Every organization has some "ducks." Ducks are employees who have a detrimental effect on productivity. Their work is consistently substandard, they rarely meet deadlines, and their skills are out of date. They hate change, resist taking responsibility, and blame their failures on co-workers. They constantly complain about their projects, their teammates, their workloads and their managers. They stifle innovation by shooting down new proposals, claiming that changes "just can't be done."
Every employee -- even the one who appears to be a duck -- deserves honest feedback and the opportunity to improve. Perhaps he is merely in the wrong job or has never had an honest performance appraisal. Feedback, training and a fair chance may transform a near duck into a productive team member.
Real ducks, however, are not interested in being transformed.
Ducks are dangerous to the health of your organization. Their lack of contribution de-motivates other employees. High performers are further demoralized by getting a raise that is only 1 percent higher than that of the duck in the next cubicle. Yet HR policies frequently demand extensive justification for raises or bonuses that are larger or smaller than what the corporate guidelines recommend.
Ducks enter your organization in various ways. They can be acquired through a merger, an acquisition, a promotion or an internal reorganization. You may even hire your own ducks, since it is almost impossible to get candid performance appraisals from past employers. The potential for litigation has caused many corporations to limit reference checks to merely confirming dates of employment. Many hiring mistakes result from a lack of comprehensive references.

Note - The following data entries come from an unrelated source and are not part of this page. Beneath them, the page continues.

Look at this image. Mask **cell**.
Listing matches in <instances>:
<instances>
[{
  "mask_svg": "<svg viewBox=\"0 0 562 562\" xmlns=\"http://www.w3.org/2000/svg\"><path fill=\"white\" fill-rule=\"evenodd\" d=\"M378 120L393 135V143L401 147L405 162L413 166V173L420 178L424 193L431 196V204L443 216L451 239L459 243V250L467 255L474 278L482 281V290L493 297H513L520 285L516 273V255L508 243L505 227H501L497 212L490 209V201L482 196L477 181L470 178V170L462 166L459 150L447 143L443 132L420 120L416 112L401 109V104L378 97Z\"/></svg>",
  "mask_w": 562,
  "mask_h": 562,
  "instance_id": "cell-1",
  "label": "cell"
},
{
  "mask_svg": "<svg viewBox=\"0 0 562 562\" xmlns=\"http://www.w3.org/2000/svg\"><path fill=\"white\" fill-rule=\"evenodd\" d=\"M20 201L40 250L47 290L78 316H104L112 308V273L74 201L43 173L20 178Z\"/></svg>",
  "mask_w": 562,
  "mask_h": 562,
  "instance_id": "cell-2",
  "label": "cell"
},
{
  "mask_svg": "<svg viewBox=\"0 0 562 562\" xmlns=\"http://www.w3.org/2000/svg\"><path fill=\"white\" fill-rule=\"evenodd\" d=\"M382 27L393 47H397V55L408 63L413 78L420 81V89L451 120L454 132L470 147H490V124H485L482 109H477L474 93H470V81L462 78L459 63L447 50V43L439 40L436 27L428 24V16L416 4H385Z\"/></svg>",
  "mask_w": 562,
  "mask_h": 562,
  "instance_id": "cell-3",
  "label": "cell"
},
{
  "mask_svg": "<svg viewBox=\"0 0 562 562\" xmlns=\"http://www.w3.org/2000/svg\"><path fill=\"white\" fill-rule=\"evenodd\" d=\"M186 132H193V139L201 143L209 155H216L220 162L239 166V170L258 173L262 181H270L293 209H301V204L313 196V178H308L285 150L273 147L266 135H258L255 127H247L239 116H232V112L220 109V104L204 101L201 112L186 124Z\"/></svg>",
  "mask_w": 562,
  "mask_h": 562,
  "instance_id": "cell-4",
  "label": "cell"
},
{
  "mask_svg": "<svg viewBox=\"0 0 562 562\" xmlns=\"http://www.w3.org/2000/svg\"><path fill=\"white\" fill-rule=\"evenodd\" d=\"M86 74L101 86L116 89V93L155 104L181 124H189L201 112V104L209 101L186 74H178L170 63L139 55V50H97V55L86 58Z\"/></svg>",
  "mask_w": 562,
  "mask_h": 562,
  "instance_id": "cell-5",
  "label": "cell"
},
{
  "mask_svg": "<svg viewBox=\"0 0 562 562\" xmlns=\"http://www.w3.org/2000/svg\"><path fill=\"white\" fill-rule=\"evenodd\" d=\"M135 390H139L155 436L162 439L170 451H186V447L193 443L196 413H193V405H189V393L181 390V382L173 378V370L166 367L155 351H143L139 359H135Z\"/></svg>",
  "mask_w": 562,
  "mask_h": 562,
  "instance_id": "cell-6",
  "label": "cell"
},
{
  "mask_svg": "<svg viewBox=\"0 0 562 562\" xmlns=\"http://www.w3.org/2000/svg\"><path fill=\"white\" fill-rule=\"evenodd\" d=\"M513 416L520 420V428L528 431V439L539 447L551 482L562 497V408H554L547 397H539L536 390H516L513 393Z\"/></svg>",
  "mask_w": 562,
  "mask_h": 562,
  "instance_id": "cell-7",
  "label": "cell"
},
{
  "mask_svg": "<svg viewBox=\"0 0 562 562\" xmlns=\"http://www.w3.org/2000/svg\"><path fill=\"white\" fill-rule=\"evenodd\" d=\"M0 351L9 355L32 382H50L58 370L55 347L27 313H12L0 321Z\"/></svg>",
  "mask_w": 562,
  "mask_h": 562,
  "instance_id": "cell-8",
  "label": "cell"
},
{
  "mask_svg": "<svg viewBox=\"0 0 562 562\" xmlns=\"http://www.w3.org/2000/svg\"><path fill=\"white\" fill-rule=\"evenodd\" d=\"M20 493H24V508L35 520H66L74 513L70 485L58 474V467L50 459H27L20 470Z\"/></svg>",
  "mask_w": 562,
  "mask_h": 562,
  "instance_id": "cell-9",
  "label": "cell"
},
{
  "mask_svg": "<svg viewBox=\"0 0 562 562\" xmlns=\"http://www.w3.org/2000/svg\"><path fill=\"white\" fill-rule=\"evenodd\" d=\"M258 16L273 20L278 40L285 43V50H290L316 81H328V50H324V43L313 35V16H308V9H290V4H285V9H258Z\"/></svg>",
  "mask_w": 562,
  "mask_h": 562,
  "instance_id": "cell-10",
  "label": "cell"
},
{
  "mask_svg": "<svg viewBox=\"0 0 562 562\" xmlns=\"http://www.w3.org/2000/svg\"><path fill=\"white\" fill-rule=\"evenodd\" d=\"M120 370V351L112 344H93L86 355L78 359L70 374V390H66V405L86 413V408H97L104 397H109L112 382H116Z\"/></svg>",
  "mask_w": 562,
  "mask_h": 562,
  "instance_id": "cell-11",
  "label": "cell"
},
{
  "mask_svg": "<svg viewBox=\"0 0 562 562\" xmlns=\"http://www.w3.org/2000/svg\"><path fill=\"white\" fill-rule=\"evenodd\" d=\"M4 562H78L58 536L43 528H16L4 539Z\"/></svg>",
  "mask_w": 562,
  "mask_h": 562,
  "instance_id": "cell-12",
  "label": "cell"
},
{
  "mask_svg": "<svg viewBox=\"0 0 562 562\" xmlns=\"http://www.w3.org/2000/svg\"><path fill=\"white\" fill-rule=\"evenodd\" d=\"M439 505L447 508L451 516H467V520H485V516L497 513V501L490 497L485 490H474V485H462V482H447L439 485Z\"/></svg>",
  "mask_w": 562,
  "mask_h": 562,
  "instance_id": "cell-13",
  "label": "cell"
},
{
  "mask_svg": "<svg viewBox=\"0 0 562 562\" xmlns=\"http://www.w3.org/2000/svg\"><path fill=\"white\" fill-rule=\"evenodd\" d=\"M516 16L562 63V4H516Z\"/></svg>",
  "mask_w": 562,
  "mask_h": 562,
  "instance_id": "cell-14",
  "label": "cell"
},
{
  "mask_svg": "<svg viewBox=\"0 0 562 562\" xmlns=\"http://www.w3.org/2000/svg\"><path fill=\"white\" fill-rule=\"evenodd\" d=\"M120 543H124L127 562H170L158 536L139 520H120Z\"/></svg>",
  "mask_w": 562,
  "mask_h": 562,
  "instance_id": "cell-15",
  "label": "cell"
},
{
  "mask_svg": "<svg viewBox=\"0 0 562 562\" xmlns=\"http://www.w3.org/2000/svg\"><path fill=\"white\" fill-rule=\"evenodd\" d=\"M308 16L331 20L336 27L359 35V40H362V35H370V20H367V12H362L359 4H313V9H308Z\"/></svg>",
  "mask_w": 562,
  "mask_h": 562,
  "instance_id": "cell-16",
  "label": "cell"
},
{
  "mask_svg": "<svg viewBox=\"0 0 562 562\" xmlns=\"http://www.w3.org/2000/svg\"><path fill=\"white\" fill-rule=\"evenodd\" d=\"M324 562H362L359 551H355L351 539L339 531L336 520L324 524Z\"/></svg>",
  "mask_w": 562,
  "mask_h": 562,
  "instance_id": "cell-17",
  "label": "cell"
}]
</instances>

In a perfect world, you would have very few ducks in your organization, and you could easily fire them or counsel them into jobs better suited to their skills. (Even ducks can say, "Would you like fries with that?") Realistically, there are times when you get hit with both barrels: a large number of ducks and inflexible HR policies. This deadly combination requires a creative solution.
Here's one I've heard about:
A decentralized Fortune 500 company with strong business units hired its first corporate CIO and gave him a mandate to rationalize IT across the business units. He quickly discovered many ducks among his staff. Why? For the previous decade, the business units had used the small, weak corporate IT organization as their "duck pond." It was much easier to transfer their ducks to corporate than to navigate the extensive process required to fire them.
The new CIO needed to quickly reshape his organization, but he was faced with HR policies that limited his ability to terminate nonperforming employees. He created a "duck project," a low-importance project whose main purpose was to provide a centralized location into which the ducks could be herded. This reduced the duck factor on other, higher-priority projects, increasing their likelihood of success.
After making sure that the executive team understood the duck project's real purpose (and had committed to protecting his IT head count), the CIO canceled the project and laid off its staff. He was then able to rebuild his IT organization and replace the ducks with productive employees. This approach saved money, increased IT delivery capability and improved department morale.
Some might claim that creating a duck project skates uncomfortably close to the edge of ethical practices. Others assert that a duck project is one of the few management techniques left to deal with large numbers of unproductive employees. These supporters argue that ineffective IT organizations are often outsourced completely, so it is better to sacrifice the ducks and save the rest of the IT department.
If ducks are weighing down your organization, consider rounding them up and declaring open season. Quack, quack ... bang!